My transcription of the line in question was: "I ain't gonna bother nobody, just let the good [country beer][times, baby,] roll on."  (Brackets indicate my alternate readings.)  Upon reading your post, I listened to that line again several times at full speed, half speed and quarter speed; it's fascinating to think that it is "country blues," but I just can't hear it.  For me, this deciphering is largely art or a matter of taste and imagination once I get to this point of uncertainty and I can't make clear phonetic judgments, but that's what I hear. Sort of.  I guess.
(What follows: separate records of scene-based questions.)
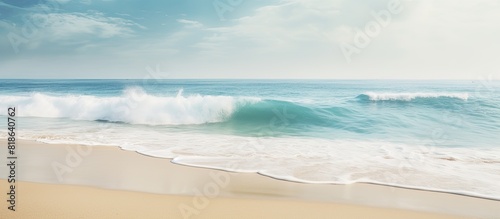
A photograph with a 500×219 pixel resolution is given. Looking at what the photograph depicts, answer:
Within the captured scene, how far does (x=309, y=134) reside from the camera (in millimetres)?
11781

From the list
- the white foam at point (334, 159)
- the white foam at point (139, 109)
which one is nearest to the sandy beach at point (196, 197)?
the white foam at point (334, 159)

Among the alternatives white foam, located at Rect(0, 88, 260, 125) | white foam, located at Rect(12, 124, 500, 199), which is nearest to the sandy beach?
white foam, located at Rect(12, 124, 500, 199)

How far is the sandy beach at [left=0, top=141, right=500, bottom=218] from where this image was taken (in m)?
3.76

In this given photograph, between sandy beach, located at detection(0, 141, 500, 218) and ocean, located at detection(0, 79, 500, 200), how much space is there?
1.56 feet

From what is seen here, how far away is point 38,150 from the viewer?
7.45 meters

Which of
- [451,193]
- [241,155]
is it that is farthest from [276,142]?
[451,193]

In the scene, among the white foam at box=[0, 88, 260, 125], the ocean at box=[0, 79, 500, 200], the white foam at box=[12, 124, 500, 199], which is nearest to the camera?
the white foam at box=[12, 124, 500, 199]

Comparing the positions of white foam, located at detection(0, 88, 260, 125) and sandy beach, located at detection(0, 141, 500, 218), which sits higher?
white foam, located at detection(0, 88, 260, 125)

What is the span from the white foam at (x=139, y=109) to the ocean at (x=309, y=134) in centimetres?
5

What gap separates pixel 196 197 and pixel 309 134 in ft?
26.0

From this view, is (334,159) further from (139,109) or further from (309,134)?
(139,109)

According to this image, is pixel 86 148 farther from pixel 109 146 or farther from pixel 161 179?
pixel 161 179

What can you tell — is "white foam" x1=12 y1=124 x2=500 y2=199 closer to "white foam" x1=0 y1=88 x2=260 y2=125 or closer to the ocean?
the ocean

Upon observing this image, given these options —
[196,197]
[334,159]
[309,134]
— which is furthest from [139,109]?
[196,197]
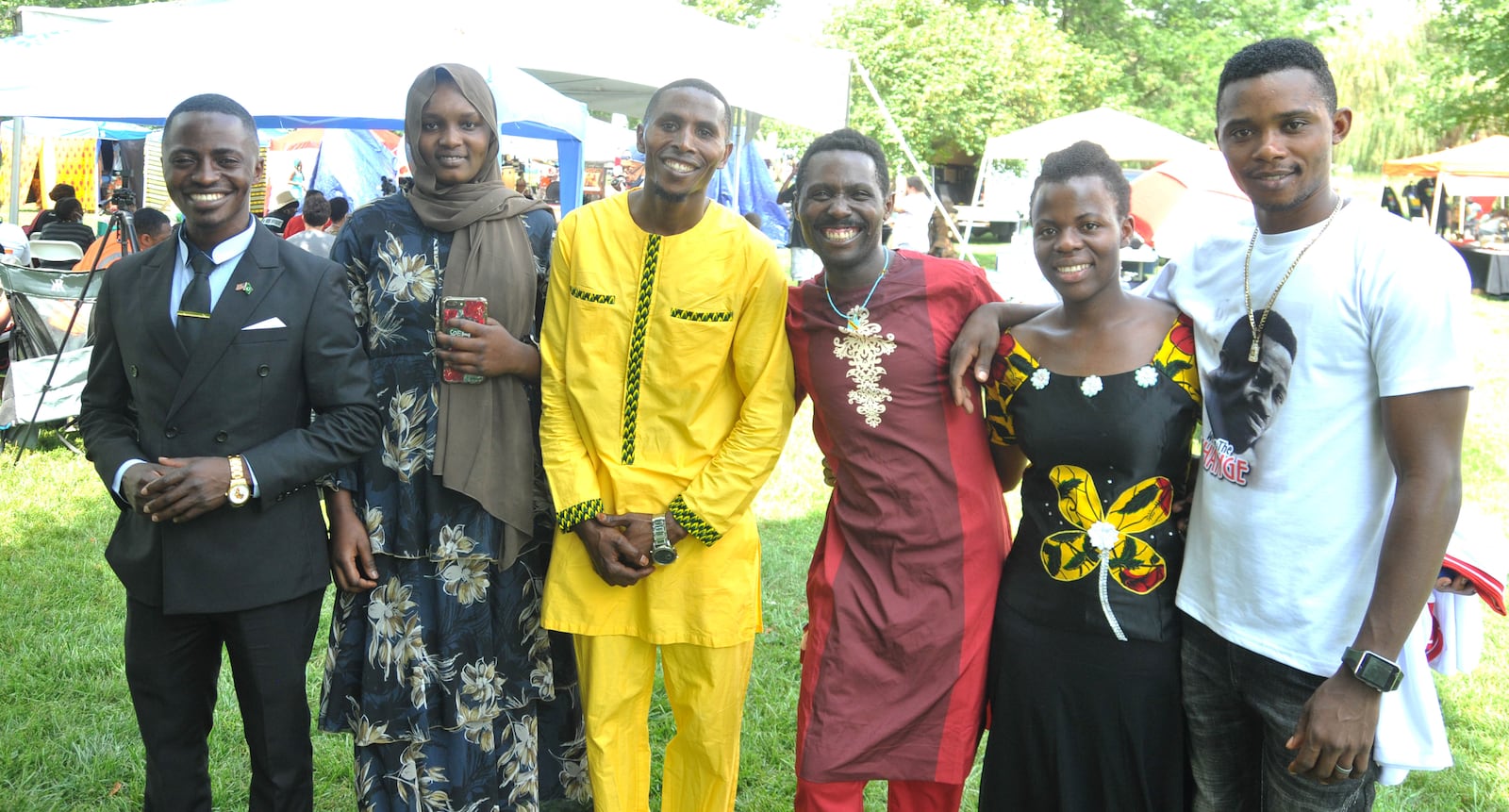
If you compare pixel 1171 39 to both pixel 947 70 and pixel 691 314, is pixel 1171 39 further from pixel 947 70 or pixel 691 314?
pixel 691 314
I should perhaps confess to repeating received wisdom, and from faulty memory at that. I purchased the CBS LP in 1963 and that line totally defeated me until someone reviewing the 1971 reissue (see Stefan's under construction Scrapper page) asked if the line "let the good country blues times baby, roll on" was the first usage of the term. On re-listening back then I probably heard what I wanted to hear. I've just played the only version I have and am back where I was 43 years ago - not sure what the hell he sings! Duh.

Anybody have the Macleod Document transcription volumes to see what he came up with? I can't even listen to my set of Carr CDs which were lent to a friend who died in 1997 and I didn't have the heart to ask his widow for their return. Wouldn't be surprised if the 1971 understanding of that line isn't repeated there.